People of conscience spamming Texas informants stalking women

One of the most disturbing aspects of the bill is that it puts bounties on the heads of abortion providers, those who have the procedure, anyone who helps in the process. Texans who report people they believe have violated the law are eligible for a $10,000 payment if they’re convicted…

…Anti-abortion activist group Texas Right to Life, launched a website called that allows anyone to report those they believe have violated the new law…

Thousands of people on social media are fighting back against Texas Right to Life by spamming the site with so many fake tips that it would be impossible to act on any legitimate claims.

There has been a robust discussion on Twitter about the best way to disrupt the whistleblower site. Some are bombarding the tip line with angry messages while others are making requests that appear real to misdirect those who are tasked with investigating potential violators.

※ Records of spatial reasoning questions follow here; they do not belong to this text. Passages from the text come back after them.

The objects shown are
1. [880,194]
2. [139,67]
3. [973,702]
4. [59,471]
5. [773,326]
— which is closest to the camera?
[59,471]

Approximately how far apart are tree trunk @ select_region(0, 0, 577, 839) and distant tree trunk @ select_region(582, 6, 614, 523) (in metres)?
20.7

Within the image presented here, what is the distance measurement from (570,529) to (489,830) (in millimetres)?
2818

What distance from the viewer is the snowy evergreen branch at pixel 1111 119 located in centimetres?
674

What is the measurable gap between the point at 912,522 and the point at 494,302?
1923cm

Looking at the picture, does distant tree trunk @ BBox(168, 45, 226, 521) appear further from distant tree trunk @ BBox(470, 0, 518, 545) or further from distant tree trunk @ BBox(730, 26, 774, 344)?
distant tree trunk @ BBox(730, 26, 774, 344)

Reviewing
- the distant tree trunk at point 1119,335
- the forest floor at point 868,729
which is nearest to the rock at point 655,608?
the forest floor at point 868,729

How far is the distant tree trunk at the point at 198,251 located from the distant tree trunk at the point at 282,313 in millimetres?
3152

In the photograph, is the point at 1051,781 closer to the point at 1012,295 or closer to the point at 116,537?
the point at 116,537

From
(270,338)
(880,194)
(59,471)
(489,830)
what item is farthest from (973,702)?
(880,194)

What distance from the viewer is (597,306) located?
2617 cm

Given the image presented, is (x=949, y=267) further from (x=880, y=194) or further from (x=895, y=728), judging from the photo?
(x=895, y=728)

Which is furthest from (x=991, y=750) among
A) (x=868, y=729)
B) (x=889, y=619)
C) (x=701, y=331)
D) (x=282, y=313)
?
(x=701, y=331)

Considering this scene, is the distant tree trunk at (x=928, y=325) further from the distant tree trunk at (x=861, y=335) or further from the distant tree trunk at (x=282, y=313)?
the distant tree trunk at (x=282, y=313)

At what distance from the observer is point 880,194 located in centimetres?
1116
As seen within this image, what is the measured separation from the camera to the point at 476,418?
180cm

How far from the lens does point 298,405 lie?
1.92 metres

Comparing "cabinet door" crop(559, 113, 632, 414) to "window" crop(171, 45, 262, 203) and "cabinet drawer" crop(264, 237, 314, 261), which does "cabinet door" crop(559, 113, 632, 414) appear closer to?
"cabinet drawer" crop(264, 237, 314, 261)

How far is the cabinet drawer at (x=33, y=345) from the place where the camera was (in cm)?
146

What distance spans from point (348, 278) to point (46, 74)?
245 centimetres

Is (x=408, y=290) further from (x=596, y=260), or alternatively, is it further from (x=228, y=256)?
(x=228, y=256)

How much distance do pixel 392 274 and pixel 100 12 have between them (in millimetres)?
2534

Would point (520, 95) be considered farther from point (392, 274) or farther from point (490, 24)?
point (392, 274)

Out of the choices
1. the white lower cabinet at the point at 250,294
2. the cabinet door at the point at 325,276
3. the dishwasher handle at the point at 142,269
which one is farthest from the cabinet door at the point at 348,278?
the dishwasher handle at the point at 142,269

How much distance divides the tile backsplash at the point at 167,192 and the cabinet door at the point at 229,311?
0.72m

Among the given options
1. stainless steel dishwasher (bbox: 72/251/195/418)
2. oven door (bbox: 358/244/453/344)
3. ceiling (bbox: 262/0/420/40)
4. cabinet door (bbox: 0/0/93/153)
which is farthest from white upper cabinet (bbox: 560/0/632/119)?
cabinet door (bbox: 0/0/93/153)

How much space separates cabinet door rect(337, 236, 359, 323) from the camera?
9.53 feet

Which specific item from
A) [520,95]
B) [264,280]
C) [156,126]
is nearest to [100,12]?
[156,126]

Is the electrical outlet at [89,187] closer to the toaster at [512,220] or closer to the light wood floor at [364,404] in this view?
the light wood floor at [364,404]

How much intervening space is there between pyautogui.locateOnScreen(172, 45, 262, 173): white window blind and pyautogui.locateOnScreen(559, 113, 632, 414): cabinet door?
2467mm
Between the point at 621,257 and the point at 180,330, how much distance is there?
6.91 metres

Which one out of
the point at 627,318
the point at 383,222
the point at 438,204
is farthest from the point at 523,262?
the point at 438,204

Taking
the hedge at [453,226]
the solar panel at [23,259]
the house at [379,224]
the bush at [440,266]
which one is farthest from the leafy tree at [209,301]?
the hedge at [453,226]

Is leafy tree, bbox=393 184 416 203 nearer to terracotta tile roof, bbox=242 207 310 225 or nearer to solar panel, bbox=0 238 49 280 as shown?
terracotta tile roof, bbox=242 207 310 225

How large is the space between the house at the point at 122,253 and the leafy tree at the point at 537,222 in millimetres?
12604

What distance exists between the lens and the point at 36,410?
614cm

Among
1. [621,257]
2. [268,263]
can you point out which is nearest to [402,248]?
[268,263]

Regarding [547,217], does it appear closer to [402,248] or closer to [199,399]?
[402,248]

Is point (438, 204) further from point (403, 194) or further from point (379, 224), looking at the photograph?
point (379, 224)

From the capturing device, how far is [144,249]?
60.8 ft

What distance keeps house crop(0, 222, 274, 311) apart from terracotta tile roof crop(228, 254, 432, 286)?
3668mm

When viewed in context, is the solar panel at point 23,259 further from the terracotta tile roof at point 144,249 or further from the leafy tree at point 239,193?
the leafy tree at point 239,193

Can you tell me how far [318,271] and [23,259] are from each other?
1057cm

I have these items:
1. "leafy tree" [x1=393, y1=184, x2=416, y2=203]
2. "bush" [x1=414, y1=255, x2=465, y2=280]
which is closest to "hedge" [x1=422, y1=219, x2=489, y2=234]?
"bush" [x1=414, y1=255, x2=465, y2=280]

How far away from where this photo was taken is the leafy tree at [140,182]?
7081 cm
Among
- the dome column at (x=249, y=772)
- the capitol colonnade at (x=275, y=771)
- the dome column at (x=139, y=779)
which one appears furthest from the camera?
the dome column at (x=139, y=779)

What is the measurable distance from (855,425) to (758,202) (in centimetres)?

Just click the link to get to this fightback article. Read it all. Learn about some of the methods and means folks of conscience and freedom use to respond to these 19th Century nutballs!

Thanks, UrsaRodinia

3 thoughts on “People of conscience spamming Texas informants stalking women

  1. Law & Order says:

    Attorney General Merrick B. Garland Delivers Remarks Announcing Lawsuit Against the State of Texas to Stop Unconstitutional Senate Bill 8 (Washington, DC, Thursday, September 9, 2021)
    “…The Act is clearly unconstitutional under longstanding Supreme Court precedent. Those precedents hold, in the words of Planned Parenthood v. Casey, that “[r]egardless of whether exceptions are made for particular circumstances, a State may not prohibit any woman from making the ultimate decision to terminate her pregnancy before viability.”
    Texas does not dispute that its statute violates Supreme Court precedent. Instead, the statute includes an unprecedented scheme to, in the Chief Justice’s words, “insulate the State from responsibility.”
    It does not rely on the State’s executive branch to enforce the law, as is the norm in Texas and everywhere else.
    Rather, the statute deputizes all private citizens – without any showing of personal connection or injury – to serve as bounty hunters, authorized to recover at least $10,000 per claim from individuals who facilitate a woman’s exercise of her constitutional rights.
    …This kind of scheme to nullify the Constitution of the United States is one that all Americans – whatever their politics or party – should fear. If it prevails, it may become a model for action in other areas, by other states, and with respect to other constitutional rights and judicial precedents.
    Nor need one think long or hard to realize the damage that would be done to our society if states were allowed to implement laws that empower any private individual to infringe on another’s constitutionally protected rights in this way.”